* [LIST OF TASKS]
a – Identify every central bank that the market commentary names as having taken a hawkish tilt last week.
b – In the market commentary, reproduce verbatim the passage that opens with the words containing "After last week’s" and closes with "AUD and CAD.".
c – Answer the following questions using the market commentary, giving each answer on its own line with the matching mark.
(i) Which currency was flat and lagged the modest gains of AUD and CAD?
(ii) What does the commentary say continues to taper off?
(iii) Up to what point in time has the writer been projecting a higher NZD/USD?

* [SUPPLIED TEXT]

________________

After last week’s more hawkish tilt by some key G10 central banks, the global reflation trade looks to be re-emerging as a theme. US equities show a rotation back into cyclicals, global rates continue to push higher, commodity prices are on the charge, and commodity currencies have outperformed, although the NZD has been flat and lagged the modest gains for AUD and CAD.

There is a whiff of the global reflation trade returning. There have been no obvious triggers, but the hawkish tilt from the Fed, BoE and Norges bank last week shows more confidence in the outlook, while the spread of the delta wave continues to taper off.  The return of the reflation trade is welcome news for someone who has been projecting a higher NZD/USD into year-end, only to sit back and watch it consistently trade sideways. That sideways shuffle continued for the NZD as the new week begins, but at least other assets are moving in the right direction consistent with the reflation thematic.

________________

* [INFORMATION SHOWN]
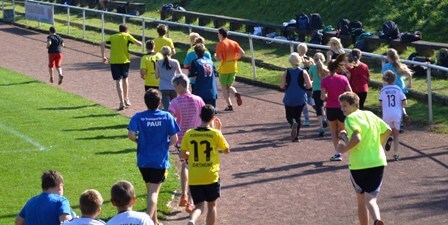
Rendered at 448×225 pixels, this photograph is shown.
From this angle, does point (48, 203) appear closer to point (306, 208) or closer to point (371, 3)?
point (306, 208)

________________

* [PER-TASK OUTPUTS]
a –
Fed
BoE
Norges bank

b –
After last week’s more hawkish tilt by some key G10 central banks, the global reflation trade looks to be re-emerging as a theme. US equities show a rotation back into cyclicals, global rates continue to push higher, commodity prices are on the charge, and commodity currencies have outperformed, although the NZD has been flat and lagged the modest gains for AUD and CAD.

c –
(i) The NZD.
(ii) The spread of the delta wave.
(iii) Year-end.